新媚薬エド(女子大生編・前編)
1.物色
そろそろ次の実験材料が必要だ。孝明は軽い溜息をつくと、いかにも素人が作ったらしい新聞広告をぼんやり眺めた。
J女子短期大学祭。物色には悪くない舞台だ。孝明は久しぶりに無精ひげの手入れをし、鏡の前の自分のチェックをした。
やっぱ、怪しい奴かな。孝明はにやりと口元を吊り上げると、冬空の陽光の下、気だるげに出て行った。
女子短期大学祭は、一種独特の華やかさと、エロスとが同居している。
爽やかな笑顔をふりまく好青年と、視線が定まらない一群のぱっとしない野郎どもが、
色気を隠すことなく振りまく女子大生の周りにたむろしていた。
孝明はもちろん後者に属することは承知しているものの、やはり、少しは普通以上に見られたいとの思いがある。
「たこ焼き、いかがですか」 振り返ると、まぶしい女子大生が孝明ににっこり微笑んだ。
どことなく例の婦警を思わせる清楚な顔立ちだ。
いや、体つきもよく似ていて、ふくよかな形のいい胸ときゅっと締まった腰つき、
さらにはボリューム感のあるお尻が、そう、実にいやらしい。

「じゃ、ひとつ貰うかな」 女子大生は軽くうつむくと、孝明にたこ焼きを一皿差し出した。
その一瞬を逃さず、エドの入った小瓶が女子大生の首筋で軽く振られた。
「有難うございました」 女子大生の明るい声が孝明に向けられた。素敵な笑顔だ。
「学祭が終わった後は、用事とかあるの?」 つい、遠慮がちに孝明は女子大生に笑顔で尋ねた。
「ええ、友達と打ち上げの予定です」 女子大生に軽くあしらわれた格好だ。しかし、目的は達成された。
夕方まではここにいるということだ。
「それは、残念」 孝明は肩をすくめると、足早にその場を後にした。

女子大生は迷うことなく孝明の年代物のカムリの助手席に乗り込んだ。
孝明の胸元にもエドがたっぷり噴霧されており、孝明は全く驚かなかった。
「どちらへ?」 女子大生の問いを全く無視して、孝明はカムリのアクセルを踏み込んだ。
いいところ、さ。孝明は女子大生の滑らかに突き出た太腿をチラリと盗み見て舌なめずりをした。
「なんだか、不思議な気持ちですね。初めてお会いしたというのに、運命で結ばれた二人のような。そんな感じがします」
女子大生は孝明の横顔をじっと見つめると少し小首を傾げていった。
声は上ずり、のどはきっとからからに渇いている。蒸気して真っ赤になった女子大生の頬がバックミラー越しに垣間見えた。
2.暴かれた正体
女子大生の歓喜の叫びが部屋の中にこだました。
孝明はうるさいと女子大生の頬を殴りつけ、孝明のペニスを女子大生の口の中に無理やり押し込むと、
女子大生の髪をぐしゃぐしゃに掴んで激しいピストン運動を開始した。
女子大生の悦びの声は、孝明のペニスによって遮られ、孝明の大量のザーメンの中に埋没した。

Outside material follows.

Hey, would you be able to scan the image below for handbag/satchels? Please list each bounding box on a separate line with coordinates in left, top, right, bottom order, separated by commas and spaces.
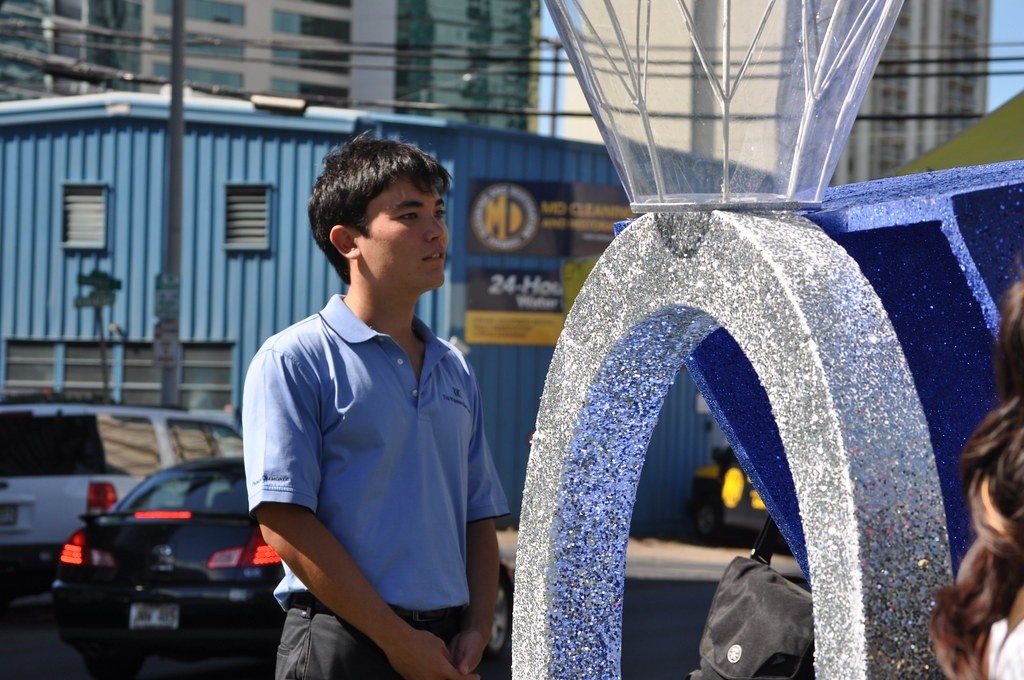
699, 558, 813, 680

「また、明日ここに17時に来い」孝明は女子大生にいつものように住所の記載された紙を投げると、そのまま部屋を出ようとした。
女子大生は恍惚の状態で、仰向けに天井を見つめている。真っ白な体に真っ黒な陰毛が強いコントラストを描いている。
孝明の足元に女子大生の学生証が触れた。何気なしに拾い上げると、女子大生の名前も知らないことに今更ながら気がつく。
「小野寺詩織、20歳か・・・」 ざわざわした冷気が孝明の頬をなでていく。なんだ?「お・の・で・ら・・・」
偶然の一致にしては出来すぎている。それは例の婦警の苗字と一致していた。
孝明は、いまだに恍惚状態で惚けている女子大生、詩織のあごを両腕で乱暴に持ち上げた。
「お前はあの婦警、優子の妹か?」 詩織は孝明の瞳をじっと見つめると、こくんと力なく頷いた。
孝明は詩織の顔をじっと見据えると、はん、と鼻で笑い飛ばした。
「敵討ちのつもりだったのか」 再び力なく頷く詩織を、孝明は残忍な瞳で見下ろした。
「残念だったな。お前は俺の命令には逆らえないんだよ。姉妹そろって、精神病棟行きとは哀れというより愚かだな」
孝明はそう言うと、しばらく辺りを見回し、にやりとほくそ笑んだ。たまには残虐プレイもいい。